The problem I must solve for a high-school math paper is the value of the definite integral:
$$\int_{\frac{e}{2}}^{\frac{e^{3/2}}{2}}\frac{\ln(8x^3)}{kx}dx, k\in \mathbb{R}^+$$
Not looking too hard at first glance, I solved it as such:
$$\begin{align}
\int_{\frac{e}{2}}^{\frac{e^{3/2}}{2}}\frac{\ln(8x^3)}{kx}dx
&=\int_{\frac{e}{2}}^{\frac{e^{3/2}}{2}}\frac{\ln(8)+3\ln(x)}{kx}dx\\
&=\int_{\frac{e}{2}}^{\frac{e^{3/2}}{2}}\frac{\ln(8)}{kx}dx+\int_{\frac{e}{2}}^{\frac{e^{3/2}}{2}}\frac{3\ln(x)}{kx}dx\\ &=(\frac{\ln(8)\ln(x)}{k} +\frac{3\ln^2(x))}{2k} ) \Big|_{\frac{e}{2}}^{\frac{e^{3/2}}{2}}\\
&=(\frac{\ln(8)}{2k} +\frac{3((\frac{3}{2}-\ln(2))^2-(\frac{1}{2}-\ln(2))^2)}{2k} ) \\
&=\frac{6-3\ln(2)}{2k}
\end{align}$$
However, the "technically correct" way of solving the integral is by direct u-substitution.
This is done by setting $u=\ln(8x^3)$ and then $du=\frac{3}{x}dx$. Then $\frac{1}{kx}dx = \frac{1}{3k}du$ and hence:
$$\int_{\frac{e}{2}}^{\frac{e^{3/2}}{2}}\frac{\ln(8x^3)}{kx}dx=\frac{1}{3k}\int_{3}^{\frac{9}{2}}udu=\frac{15}{8k}$$
These results are obviously distinct from each other, as $4\times(6-3\ln(2)) \neq 15$. It confuses me why my method, although different from the expected method, obtains the incorrect answer. I also can't seem to find any mistakes in my own working out.

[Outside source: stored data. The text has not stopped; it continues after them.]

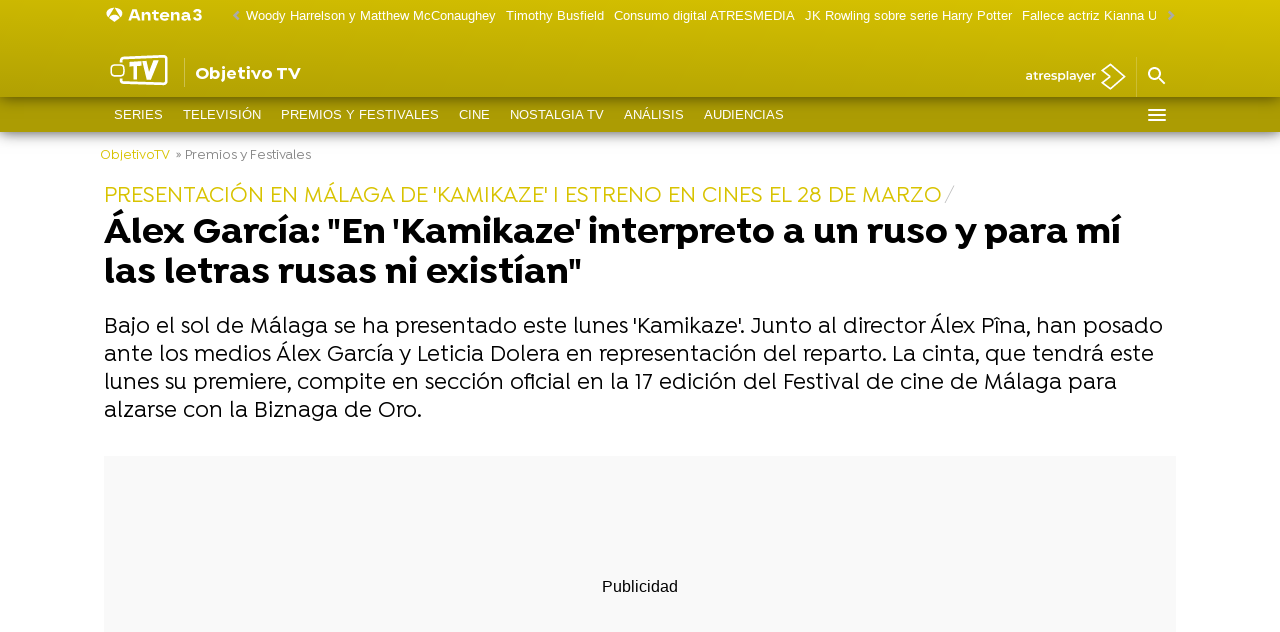

--- FILE ---
content_type: application/x-javascript;charset=utf-8
request_url: https://smetrics.antena3.com/id?d_visid_ver=5.5.0&d_fieldgroup=A&mcorgid=09DCC8AD54D410FF0A4C98A6%40AdobeOrg&mid=16239003402231554793327693125303116658&ts=1768970093362
body_size: -35
content:
{"mid":"16239003402231554793327693125303116658"}

--- FILE ---
content_type: text/javascript
request_url: https://cdnjs.atresmedia.com/load/webapp/www-chunks/a3header.CcqI9wMbNIoyixnQ.js
body_size: -80
content:
const{body:l}=document;window.lastScroll=window.scrollY;window.lastScrollType="";const r=(o,s)=>{o.getBoundingClientRect().top<=50?o.classList.add(s):o.classList.remove(s)},i=o=>{(o?document.querySelectorAll(".cont-menu-custom"):document.querySelectorAll(".third-menu-wrapper")).forEach((t,n)=>{const e=o?"menu-custom__fixed":"third-menu__fixed";if(n===0)return window.scrollY>0?t.classList.add(e):t.classList.remove(e);r(t,e)})};let c;const d=()=>{const o=document.querySelector("#fbody");let s=!1,t=!1;const n=document.querySelector(".third-menu-wrapper")||document.querySelector(".cont-menu-custom");if(o){const{config:e}=o.dataset;s=e==="third-menu"||e==="menu-custom",t=e==="menu-custom"}s&&n&&(l.classList.add(t?"menu-custom":"has-third-menu"),window.removeEventListener("scroll",c),c=()=>{const e=window.scrollY;window.lastScrollType!=="bajando"&&e>window.lastScroll?(l.classList.contains("scroll-direction-up")&&l.classList.remove("scroll-direction-up"),window.lastScrollType="bajando"):window.lastScrollType!=="subiendo"&&e<window.lastScroll&&(l.classList.add("scroll-direction-up"),window.lastScrollType="subiendo"),i(t),window.lastScroll=e},window.addEventListener("scroll",c))};d();export{d as default};
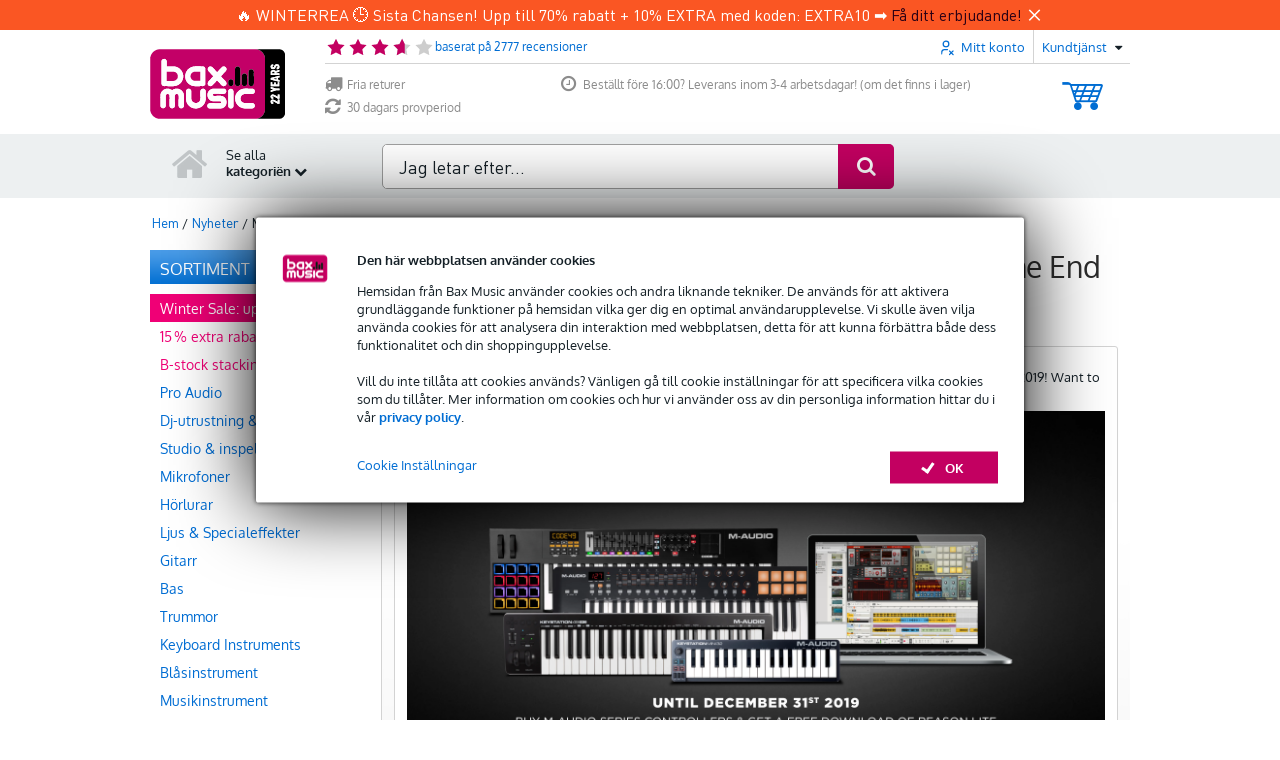

--- FILE ---
content_type: text/javascript
request_url: https://www.bax-shop.se/public/build/9639.65083813.js
body_size: 18
content:
"use strict";(self.webpackChunkkasala=self.webpackChunkkasala||[]).push([[9639],{89639:function(e,t,n){n(60825);var o=n(17383),r=n(34579),u=n(28452),a=n(63072),c=n(29511);function l(){try{var e=!Boolean.prototype.valueOf.call(Reflect.construct(Boolean,[],function(){}))}catch(e){}return(l=function(){return!!e})()}Object.defineProperty(t,"__esModule",{value:!0});var f=function(e){function t(){return o(this,t),e=this,r=arguments,n=a(n=t),u(e,l()?Reflect.construct(n,r||[],a(e).constructor):n.apply(e,r));var e,n,r}return c(t,e),r(t,[{key:"open",value:function(e){e.preventDefault();var t=window.Cookiebot;t&&"function"==typeof t.renew&&t.renew()}}])}(n(52891).Controller);t.default=f,e.exports=t.default}}]);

Any help will be greatly appreciated. Thanks!
Best Answer
It turns out I have made a mistake.
$$(\frac{\ln(8)}{2k} +\frac{3((\frac{3}{2}-\ln(2))^2-(\frac{1}{2}-\ln(2))^2)}{2k} ) $$
This step is incorrect as $\ln(\frac{e}{2})=1-\ln(2)$, rather than $\frac{1}{2}-\ln(2)$. As a result, the definite integral is not evaluated correctly. Using the correct expression:
$$(\frac{\ln(8)}{2k} +\frac{3((\frac{3}{2}-\ln(2))^2-(1-\ln(2))^2)}{2k} ) $$
The terms for $\ln(2)$ cancel out and, indeed, we are left with only $\frac{15}{8k}$